--- PROVIDED INFORMATION ---
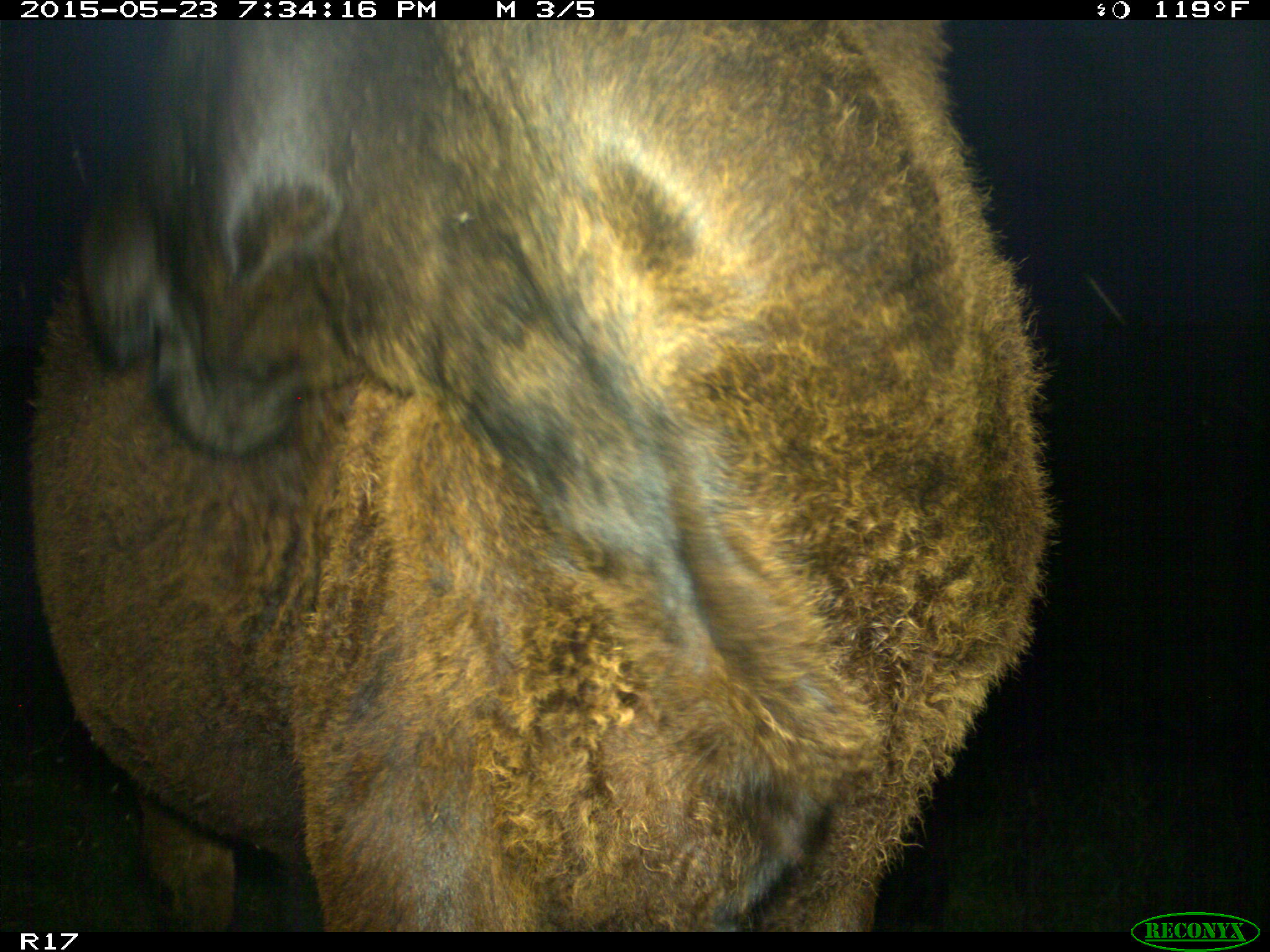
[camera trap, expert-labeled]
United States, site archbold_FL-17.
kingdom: Animalia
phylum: Chordata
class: Mammalia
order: Artiodactyla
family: Bovidae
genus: Bos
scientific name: Bos taurus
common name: domestic cow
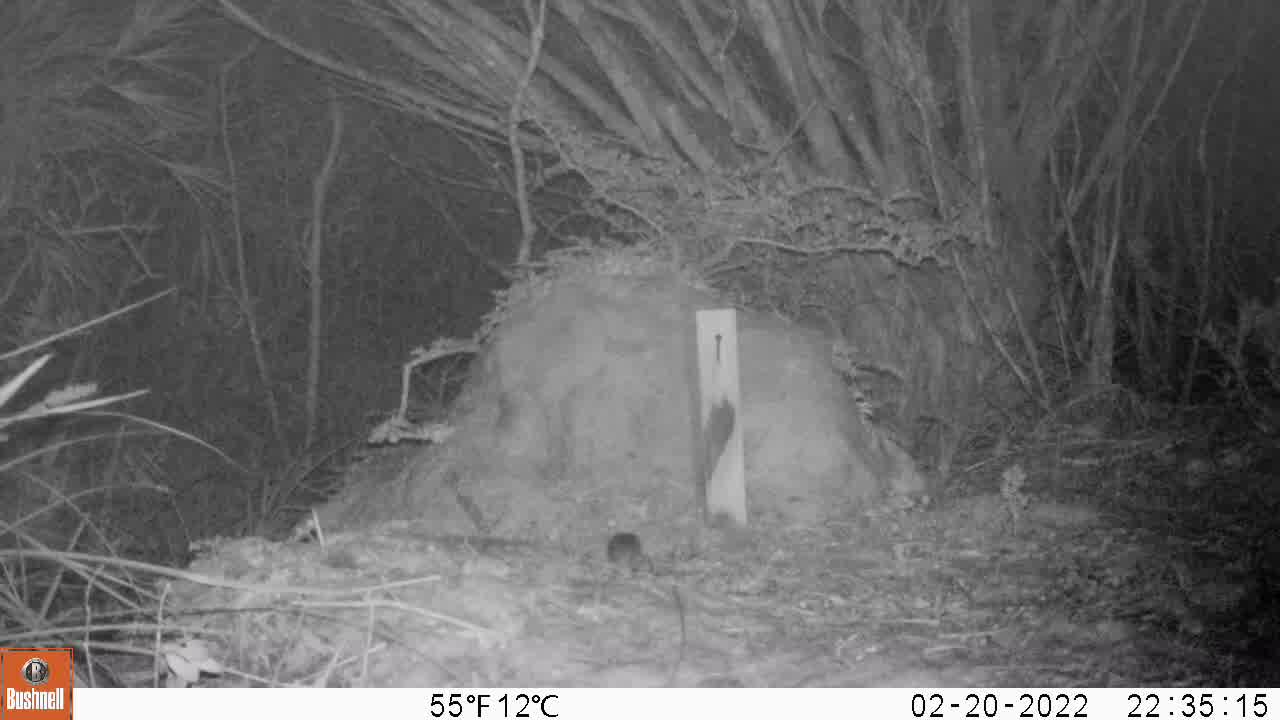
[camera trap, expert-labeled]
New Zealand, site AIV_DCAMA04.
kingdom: Animalia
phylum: Chordata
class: Mammalia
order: Rodentia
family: Muridae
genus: Mus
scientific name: Mus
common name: mouse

--- YOUR ASSIGNMENT ---
Copy each line of the data that includes the word "name".

--- WRITTEN REPLY ---
scientific name: Bos taurus
common name: domestic cow
scientific name: Mus
common name: mouse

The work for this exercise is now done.